De la búsqueda
La experiencia es a ratos subestimada, a ratos sobrevaluada. La afirmación parece risible y falsa en esa ridícula contradicción: la historia es la gran experiencia, y somos más estrictos con ella en términos científicos. Cuando nos referimos a lo práctico, decimos que nada vale más que la experiencia, como maestra indudable a través del error, como si la verdad práctica fuera develándose en cada tropiezo, esa teoría extraña más ingenua que la brillantemente emotiva pero cándida malicia que distingue a la Emma de Jane Austen. Es difícil hablar de experiencia histórica: tenemos, si somos afortunados y atentos, experiencia de algo que se ha presentado. No todo lo experimentado alecciona por sí mismo, pues de lo contrario los argumentos serían innecesarios. Ya es demasiado aventurado, no obstante, hablar de una necesidad de argumentos: la palabra experiencia es ya tan sorda y trivial que la gracia de la razón parece despreciable. Hemos ido aún más lejos al relacionar experiencia y razón, o al menos eso parece con algo de escepticismo.
De los entes matemáticos no tenemos experiencia, pero sí recuerdo y, por supuesto, conocimiento. La “práctica” de los ejercicios matemáticos no es experiencia, porque lo aprendido no proviene en sentido estricto del número de veces en que realice una operación; la repetición permite que la memoria trabaje en el orden inteligible de las relaciones numéricas, posibles sólo por el primer número como tal. Las cantidades que es posible contar, como los dedos de la mano, no son comprensibles sin el número mismo. La demostración aritmética no requiere de “práctica” para ser verdadera, porque no se elabora a partir del trabajo, y la verdad no es experimentada en ese nivel. Experiencia tengo, en cambio, de la sensación de calor más intenso que percibimos cuando el solo está justo en el punto más “alto” de la cúpula celeste. Se entiende que el fundamento cartesiano del ego no atienda ni a los sentidos ni mucho menos a la experiencia: todo acto en que digo experimentar algo prueba indefinidamente su “ser” en el ámbito del pensamiento en tanto realizado por mí, que soy una cosa que piensa, supuestamente. El cogito no reduce la experiencia a nada, pero sí la limita al acto pensado. El “alma” que experimenta se difumina en la unidad formal de todo acto de pensar.

**Entrada:**
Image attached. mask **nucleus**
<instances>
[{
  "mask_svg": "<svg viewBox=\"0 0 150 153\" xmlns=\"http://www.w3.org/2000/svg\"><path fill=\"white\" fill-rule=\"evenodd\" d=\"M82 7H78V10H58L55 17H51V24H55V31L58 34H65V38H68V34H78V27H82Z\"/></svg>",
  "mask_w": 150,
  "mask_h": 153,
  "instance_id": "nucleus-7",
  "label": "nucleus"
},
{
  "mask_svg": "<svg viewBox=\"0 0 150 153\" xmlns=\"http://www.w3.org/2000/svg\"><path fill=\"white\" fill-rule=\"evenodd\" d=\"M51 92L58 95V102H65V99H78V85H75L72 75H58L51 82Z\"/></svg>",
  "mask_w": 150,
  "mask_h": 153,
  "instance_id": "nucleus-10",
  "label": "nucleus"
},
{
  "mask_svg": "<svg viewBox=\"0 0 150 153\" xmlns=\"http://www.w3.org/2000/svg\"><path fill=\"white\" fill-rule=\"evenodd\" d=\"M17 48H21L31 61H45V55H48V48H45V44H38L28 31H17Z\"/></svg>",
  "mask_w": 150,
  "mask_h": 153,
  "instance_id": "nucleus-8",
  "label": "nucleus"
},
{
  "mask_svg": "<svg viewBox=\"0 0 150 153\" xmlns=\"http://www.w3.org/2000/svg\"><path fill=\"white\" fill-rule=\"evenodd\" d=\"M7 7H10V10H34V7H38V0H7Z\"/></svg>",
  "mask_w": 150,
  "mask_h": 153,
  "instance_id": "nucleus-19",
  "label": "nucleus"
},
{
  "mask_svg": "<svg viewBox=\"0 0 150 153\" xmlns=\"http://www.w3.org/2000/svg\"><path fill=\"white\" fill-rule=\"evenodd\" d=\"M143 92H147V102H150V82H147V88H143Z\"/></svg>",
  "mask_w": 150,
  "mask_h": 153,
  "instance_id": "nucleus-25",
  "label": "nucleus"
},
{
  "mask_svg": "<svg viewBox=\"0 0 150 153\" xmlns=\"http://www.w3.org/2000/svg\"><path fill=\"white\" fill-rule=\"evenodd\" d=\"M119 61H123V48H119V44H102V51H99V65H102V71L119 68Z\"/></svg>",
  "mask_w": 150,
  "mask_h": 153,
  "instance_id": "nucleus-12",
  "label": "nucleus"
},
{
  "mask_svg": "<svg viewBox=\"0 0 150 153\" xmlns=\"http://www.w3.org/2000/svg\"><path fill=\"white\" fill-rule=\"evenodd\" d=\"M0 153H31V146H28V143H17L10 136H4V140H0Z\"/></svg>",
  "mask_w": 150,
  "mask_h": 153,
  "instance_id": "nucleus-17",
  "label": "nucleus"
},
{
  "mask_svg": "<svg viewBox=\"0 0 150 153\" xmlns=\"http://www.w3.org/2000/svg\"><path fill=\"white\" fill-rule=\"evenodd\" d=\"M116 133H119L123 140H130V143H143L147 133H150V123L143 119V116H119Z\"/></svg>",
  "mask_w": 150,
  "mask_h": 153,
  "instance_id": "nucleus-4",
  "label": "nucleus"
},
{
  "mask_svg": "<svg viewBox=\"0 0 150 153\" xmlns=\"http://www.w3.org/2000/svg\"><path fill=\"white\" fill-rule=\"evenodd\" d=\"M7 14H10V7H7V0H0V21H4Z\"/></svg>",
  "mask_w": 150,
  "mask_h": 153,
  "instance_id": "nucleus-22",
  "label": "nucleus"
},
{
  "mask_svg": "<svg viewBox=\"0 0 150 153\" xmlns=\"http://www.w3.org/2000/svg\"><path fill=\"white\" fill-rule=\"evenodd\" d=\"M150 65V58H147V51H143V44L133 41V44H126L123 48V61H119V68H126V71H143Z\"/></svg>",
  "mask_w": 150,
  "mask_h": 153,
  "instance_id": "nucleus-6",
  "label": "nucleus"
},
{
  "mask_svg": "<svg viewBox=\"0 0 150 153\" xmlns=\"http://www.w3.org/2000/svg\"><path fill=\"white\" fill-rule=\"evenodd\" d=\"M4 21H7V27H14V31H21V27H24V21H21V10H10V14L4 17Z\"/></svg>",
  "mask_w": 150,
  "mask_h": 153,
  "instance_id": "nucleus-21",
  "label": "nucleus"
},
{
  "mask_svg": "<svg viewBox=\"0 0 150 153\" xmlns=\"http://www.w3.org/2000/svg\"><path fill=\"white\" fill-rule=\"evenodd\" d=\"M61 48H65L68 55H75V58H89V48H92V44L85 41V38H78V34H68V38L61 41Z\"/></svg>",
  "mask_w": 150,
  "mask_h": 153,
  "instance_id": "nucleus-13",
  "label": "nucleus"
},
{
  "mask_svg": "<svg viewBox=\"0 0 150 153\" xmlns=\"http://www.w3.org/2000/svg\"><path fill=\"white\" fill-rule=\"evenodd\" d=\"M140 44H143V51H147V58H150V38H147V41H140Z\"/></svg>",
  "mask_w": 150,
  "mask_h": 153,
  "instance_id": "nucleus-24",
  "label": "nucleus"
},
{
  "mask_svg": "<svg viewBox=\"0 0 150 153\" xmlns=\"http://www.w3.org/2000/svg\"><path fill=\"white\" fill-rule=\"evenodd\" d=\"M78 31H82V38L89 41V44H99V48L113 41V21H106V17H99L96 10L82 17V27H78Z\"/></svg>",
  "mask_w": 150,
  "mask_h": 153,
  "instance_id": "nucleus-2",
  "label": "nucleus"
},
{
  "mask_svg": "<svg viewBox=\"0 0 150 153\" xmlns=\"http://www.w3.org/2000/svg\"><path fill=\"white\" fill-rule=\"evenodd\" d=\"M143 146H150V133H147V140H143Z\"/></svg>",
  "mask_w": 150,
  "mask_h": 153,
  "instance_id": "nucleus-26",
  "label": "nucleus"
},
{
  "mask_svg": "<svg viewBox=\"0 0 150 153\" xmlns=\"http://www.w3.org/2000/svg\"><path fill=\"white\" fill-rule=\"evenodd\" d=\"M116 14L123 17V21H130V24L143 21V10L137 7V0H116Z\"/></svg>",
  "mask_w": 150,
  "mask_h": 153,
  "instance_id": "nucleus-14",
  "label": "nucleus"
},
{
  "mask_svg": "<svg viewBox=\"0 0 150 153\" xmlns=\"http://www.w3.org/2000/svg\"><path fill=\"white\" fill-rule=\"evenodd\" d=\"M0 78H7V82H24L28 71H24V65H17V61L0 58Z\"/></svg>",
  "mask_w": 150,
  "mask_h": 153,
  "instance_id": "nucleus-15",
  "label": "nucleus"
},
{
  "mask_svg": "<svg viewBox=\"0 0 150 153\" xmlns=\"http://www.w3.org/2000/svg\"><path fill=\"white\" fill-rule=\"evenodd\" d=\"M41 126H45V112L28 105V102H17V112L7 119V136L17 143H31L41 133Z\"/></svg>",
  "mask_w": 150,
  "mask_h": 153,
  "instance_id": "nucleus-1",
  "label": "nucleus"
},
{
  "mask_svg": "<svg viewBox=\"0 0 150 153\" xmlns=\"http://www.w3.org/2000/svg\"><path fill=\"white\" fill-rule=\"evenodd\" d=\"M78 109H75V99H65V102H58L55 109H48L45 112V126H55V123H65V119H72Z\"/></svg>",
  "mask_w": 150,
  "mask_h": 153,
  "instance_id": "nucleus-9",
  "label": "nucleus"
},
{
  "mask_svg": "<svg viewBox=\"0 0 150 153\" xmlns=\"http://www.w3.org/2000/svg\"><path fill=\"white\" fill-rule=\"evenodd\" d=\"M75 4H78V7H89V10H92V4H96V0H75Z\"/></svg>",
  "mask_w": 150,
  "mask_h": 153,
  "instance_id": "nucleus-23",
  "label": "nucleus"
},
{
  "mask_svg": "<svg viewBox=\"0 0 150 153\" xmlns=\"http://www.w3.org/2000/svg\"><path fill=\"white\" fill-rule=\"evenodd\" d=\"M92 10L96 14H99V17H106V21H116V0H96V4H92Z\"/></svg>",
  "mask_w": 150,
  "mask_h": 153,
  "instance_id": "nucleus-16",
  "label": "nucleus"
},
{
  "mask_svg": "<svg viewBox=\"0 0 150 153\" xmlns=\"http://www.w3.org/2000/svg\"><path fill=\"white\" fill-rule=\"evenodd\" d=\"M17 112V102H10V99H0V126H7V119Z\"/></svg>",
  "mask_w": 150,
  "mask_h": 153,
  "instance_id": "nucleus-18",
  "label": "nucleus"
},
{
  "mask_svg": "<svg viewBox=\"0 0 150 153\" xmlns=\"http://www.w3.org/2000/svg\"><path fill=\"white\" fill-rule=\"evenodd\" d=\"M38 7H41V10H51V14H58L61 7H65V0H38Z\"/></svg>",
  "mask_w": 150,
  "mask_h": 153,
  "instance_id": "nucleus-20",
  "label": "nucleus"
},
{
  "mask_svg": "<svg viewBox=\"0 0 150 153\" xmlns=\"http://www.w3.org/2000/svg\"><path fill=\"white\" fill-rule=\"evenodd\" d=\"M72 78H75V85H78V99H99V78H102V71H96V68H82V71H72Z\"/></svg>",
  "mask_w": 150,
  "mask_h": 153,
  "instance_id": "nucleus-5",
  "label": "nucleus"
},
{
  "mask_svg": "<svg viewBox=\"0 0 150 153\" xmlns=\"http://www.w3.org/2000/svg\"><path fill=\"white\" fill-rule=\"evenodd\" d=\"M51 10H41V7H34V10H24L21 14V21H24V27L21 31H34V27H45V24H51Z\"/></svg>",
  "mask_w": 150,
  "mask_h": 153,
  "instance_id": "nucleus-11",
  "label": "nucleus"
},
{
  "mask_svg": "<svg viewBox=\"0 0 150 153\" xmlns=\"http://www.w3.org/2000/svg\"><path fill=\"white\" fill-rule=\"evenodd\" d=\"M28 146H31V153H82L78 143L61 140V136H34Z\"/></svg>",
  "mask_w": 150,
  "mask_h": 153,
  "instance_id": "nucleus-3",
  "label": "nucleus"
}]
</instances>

**Tarea escrita 1:** Transcribe completo el texto sobre la experiencia, sin cambiar nada.
**Tarea escrita 2:** Convierte en una lista numerada, sin las líneas en blanco, solo el tramo de las entradas que va desde su comienzo hasta la línea que contiene "133H119L123 140H130V143H143L147 133H150V123L143", con ambos extremos incluidos.

**Respuesta del ejercicio 1:**
De la búsqueda
La experiencia es a ratos subestimada, a ratos sobrevaluada. La afirmación parece risible y falsa en esa ridícula contradicción: la historia es la gran experiencia, y somos más estrictos con ella en términos científicos. Cuando nos referimos a lo práctico, decimos que nada vale más que la experiencia, como maestra indudable a través del error, como si la verdad práctica fuera develándose en cada tropiezo, esa teoría extraña más ingenua que la brillantemente emotiva pero cándida malicia que distingue a la Emma de Jane Austen. Es difícil hablar de experiencia histórica: tenemos, si somos afortunados y atentos, experiencia de algo que se ha presentado. No todo lo experimentado alecciona por sí mismo, pues de lo contrario los argumentos serían innecesarios. Ya es demasiado aventurado, no obstante, hablar de una necesidad de argumentos: la palabra experiencia es ya tan sorda y trivial que la gracia de la razón parece despreciable. Hemos ido aún más lejos al relacionar experiencia y razón, o al menos eso parece con algo de escepticismo.
De los entes matemáticos no tenemos experiencia, pero sí recuerdo y, por supuesto, conocimiento. La “práctica” de los ejercicios matemáticos no es experiencia, porque lo aprendido no proviene en sentido estricto del número de veces en que realice una operación; la repetición permite que la memoria trabaje en el orden inteligible de las relaciones numéricas, posibles sólo por el primer número como tal. Las cantidades que es posible contar, como los dedos de la mano, no son comprensibles sin el número mismo. La demostración aritmética no requiere de “práctica” para ser verdadera, porque no se elabora a partir del trabajo, y la verdad no es experimentada en ese nivel. Experiencia tengo, en cambio, de la sensación de calor más intenso que percibimos cuando el solo está justo en el punto más “alto” de la cúpula celeste. Se entiende que el fundamento cartesiano del ego no atienda ni a los sentidos ni mucho menos a la experiencia: todo acto en que digo experimentar algo prueba indefinidamente su “ser” en el ámbito del pensamiento en tanto realizado por mí, que soy una cosa que piensa, supuestamente. El cogito no reduce la experiencia a nada, pero sí la limita al acto pensado. El “alma” que experimenta se difumina en la unidad formal de todo acto de pensar.

**Respuesta del ejercicio 2:**
1. Image attached. mask **nucleus**
2. <instances>
3. [{
4.   "mask_svg": "<svg viewBox=\"0 0 150 153\" xmlns=\"http://www.w3.org/2000/svg\"><path fill=\"white\" fill-rule=\"evenodd\" d=\"M82 7H78V10H58L55 17H51V24H55V31L58 34H65V38H68V34H78V27H82Z\"/></svg>",
5.   "mask_w": 150,
6.   "mask_h": 153,
7.   "instance_id": "nucleus-7",
8.   "label": "nucleus"
9. },
10. {
11.   "mask_svg": "<svg viewBox=\"0 0 150 153\" xmlns=\"http://www.w3.org/2000/svg\"><path fill=\"white\" fill-rule=\"evenodd\" d=\"M51 92L58 95V102H65V99H78V85H75L72 75H58L51 82Z\"/></svg>",
12.   "mask_w": 150,
13.   "mask_h": 153,
14.   "instance_id": "nucleus-10",
15.   "label": "nucleus"
16. },
17. {
18.   "mask_svg": "<svg viewBox=\"0 0 150 153\" xmlns=\"http://www.w3.org/2000/svg\"><path fill=\"white\" fill-rule=\"evenodd\" d=\"M17 48H21L31 61H45V55H48V48H45V44H38L28 31H17Z\"/></svg>",
19.   "mask_w": 150,
20.   "mask_h": 153,
21.   "instance_id": "nucleus-8",
22.   "label": "nucleus"
23. },
24. {
25.   "mask_svg": "<svg viewBox=\"0 0 150 153\" xmlns=\"http://www.w3.org/2000/svg\"><path fill=\"white\" fill-rule=\"evenodd\" d=\"M7 7H10V10H34V7H38V0H7Z\"/></svg>",
26.   "mask_w": 150,
27.   "mask_h": 153,
28.   "instance_id": "nucleus-19",
29.   "label": "nucleus"
30. },
31. {
32.   "mask_svg": "<svg viewBox=\"0 0 150 153\" xmlns=\"http://www.w3.org/2000/svg\"><path fill=\"white\" fill-rule=\"evenodd\" d=\"M143 92H147V102H150V82H147V88H143Z\"/></svg>",
33.   "mask_w": 150,
34.   "mask_h": 153,
35.   "instance_id": "nucleus-25",
36.   "label": "nucleus"
37. },
38. {
39.   "mask_svg": "<svg viewBox=\"0 0 150 153\" xmlns=\"http://www.w3.org/2000/svg\"><path fill=\"white\" fill-rule=\"evenodd\" d=\"M119 61H123V48H119V44H102V51H99V65H102V71L119 68Z\"/></svg>",
40.   "mask_w": 150,
41.   "mask_h": 153,
42.   "instance_id": "nucleus-12",
43.   "label": "nucleus"
44. },
45. {
46.   "mask_svg": "<svg viewBox=\"0 0 150 153\" xmlns=\"http://www.w3.org/2000/svg\"><path fill=\"white\" fill-rule=\"evenodd\" d=\"M0 153H31V146H28V143H17L10 136H4V140H0Z\"/></svg>",
47.   "mask_w": 150,
48.   "mask_h": 153,
49.   "instance_id": "nucleus-17",
50.   "label": "nucleus"
51. },
52. {
53.   "mask_svg": "<svg viewBox=\"0 0 150 153\" xmlns=\"http://www.w3.org/2000/svg\"><path fill=\"white\" fill-rule=\"evenodd\" d=\"M116 133H119L123 140H130V143H143L147 133H150V123L143 119V116H119Z\"/></svg>",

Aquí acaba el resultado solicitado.